**Instructions for the task**. Make an exact copy of the records, and keep the pictures out of it.
┌─ Dataset records
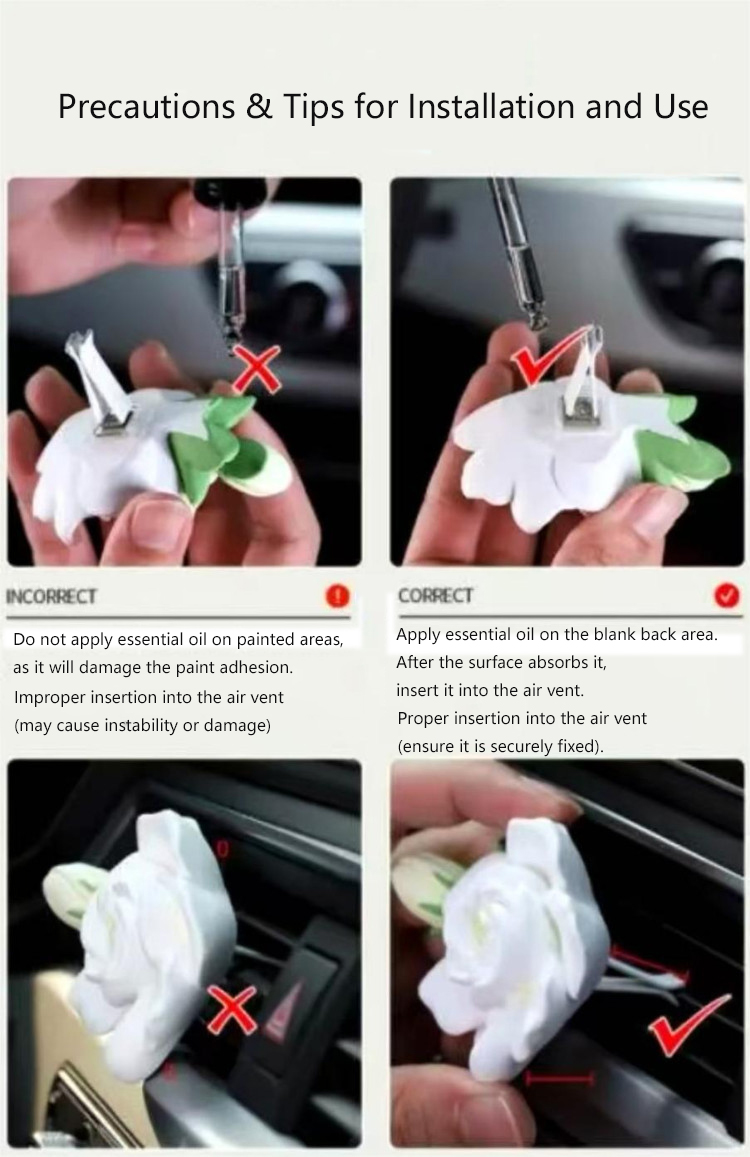 Precautions & Tips for Installation and Use

INCORRECT

Do not apply essential oil on painted areas, as it will damage the paint adhesion.
Improper insertion into the air vent (may cause instability or damage)

CORRECT

Apply essential oil on the blank back area.
After the surface absorbs it, insert it into the air vent.
Proper insertion into the air vent (ensure it is securely fixed).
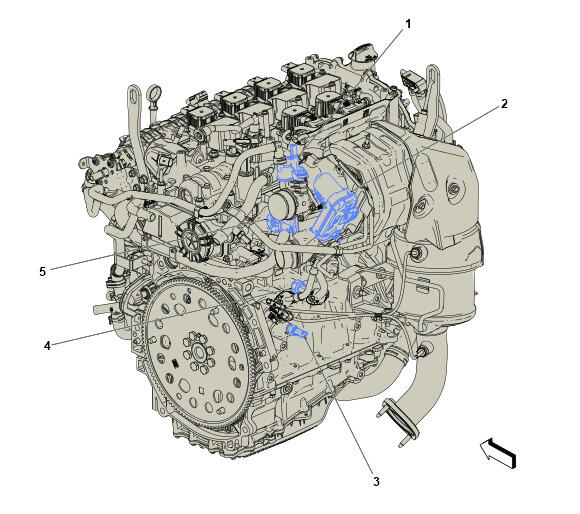 1
2
5
4
3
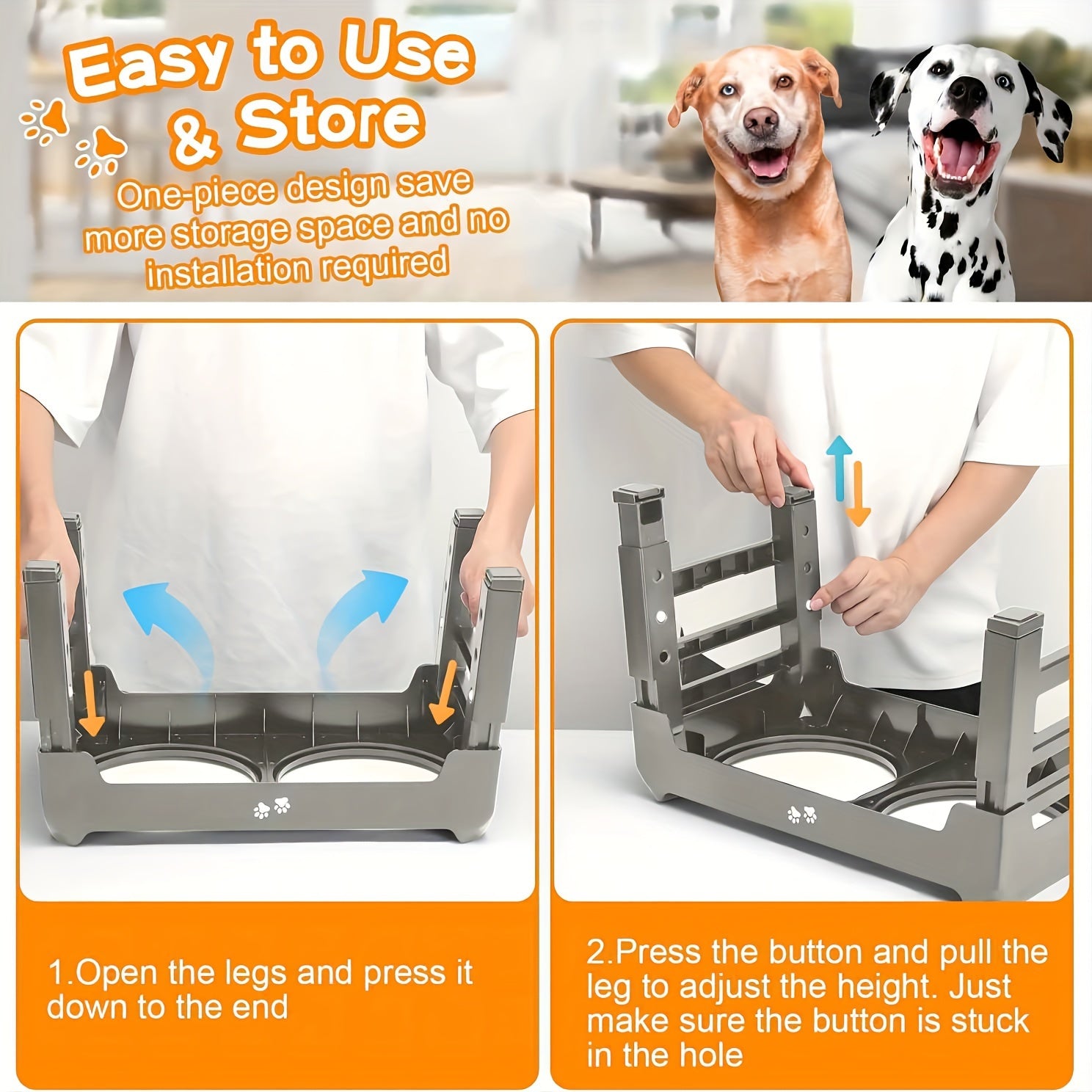 Easy to Use & Store

One-piece design save more storage space and no installation required

1.Open the legs and press it down to the end

2.Press the button and pull the leg to adjust the height. Just make sure the button is stuck in the hole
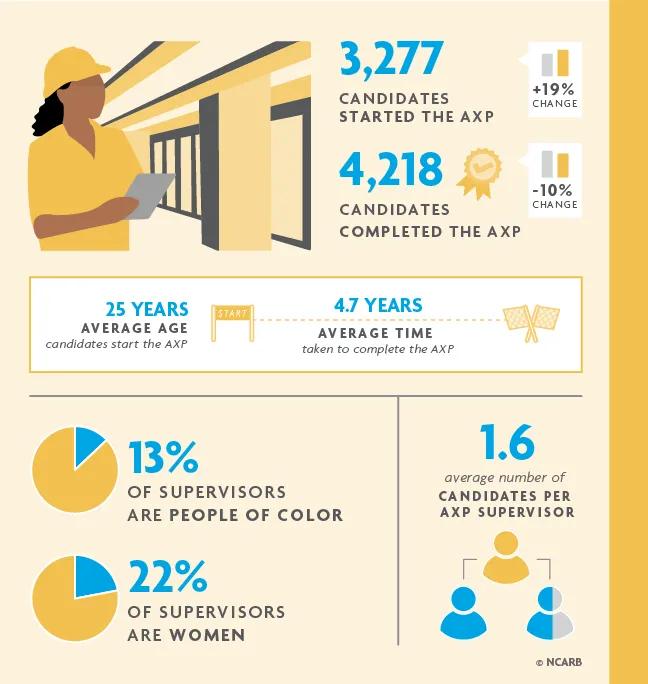 3,277
CANDIDATES STARTED THE AXP

+19%
CHANGE

4,218
CANDIDATES COMPLETED THE AXP

-10%
CHANGE

25 YEARS
AVERAGE AGE
candidates start the AXP

START

4.7 YEARS
AVERAGE TIME
taken to complete the AXP

13%
OF SUPERVISORS ARE PEOPLE OF COLOR

22%
OF SUPERVISORS ARE WOMEN

1.6
average number of
CANDIDATES PER AXP SUPERVISOR

© NCARB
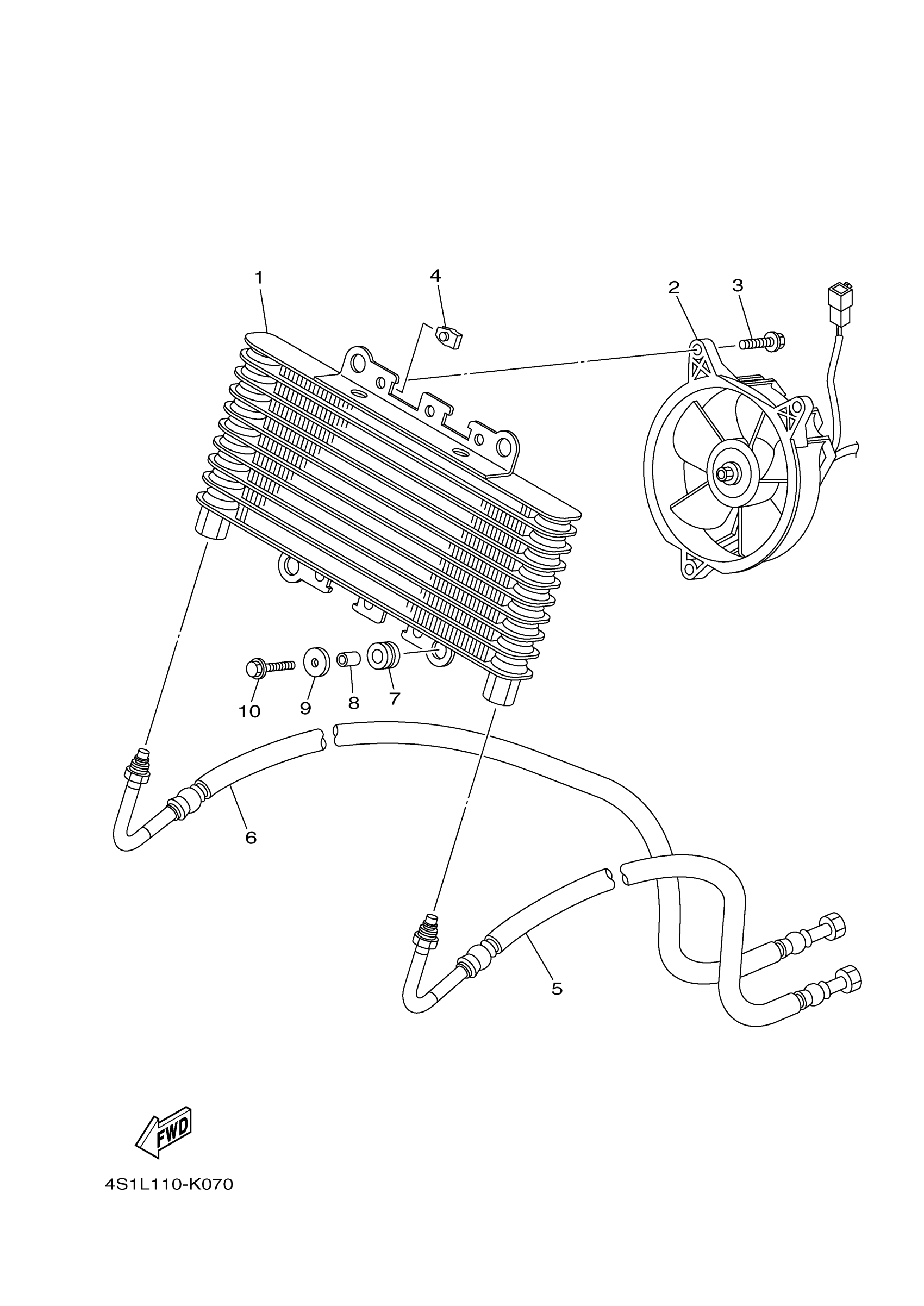 1
4
2
3
10
9
8
7
6
5
FWD
4S1L110-K070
└─
**Problem solution**.
 Precautions & Tips for Installation and Use

INCORRECT

Do not apply essential oil on painted areas, as it will damage the paint adhesion.
Improper insertion into the air vent (may cause instability or damage)

CORRECT

Apply essential oil on the blank back area.
After the surface absorbs it, insert it into the air vent.
Proper insertion into the air vent (ensure it is securely fixed).
 1
2
5
4
3
 Easy to Use & Store

One-piece design save more storage space and no installation required

1.Open the legs and press it down to the end

2.Press the button and pull the leg to adjust the height. Just make sure the button is stuck in the hole
 3,277
CANDIDATES STARTED THE AXP

+19%
CHANGE

4,218
CANDIDATES COMPLETED THE AXP

-10%
CHANGE

25 YEARS
AVERAGE AGE
candidates start the AXP

START

4.7 YEARS
AVERAGE TIME
taken to complete the AXP

13%
OF SUPERVISORS ARE PEOPLE OF COLOR

22%
OF SUPERVISORS ARE WOMEN

1.6
average number of
CANDIDATES PER AXP SUPERVISOR

© NCARB
 1
4
2
3
10
9
8
7
6
5
FWD
4S1L110-K070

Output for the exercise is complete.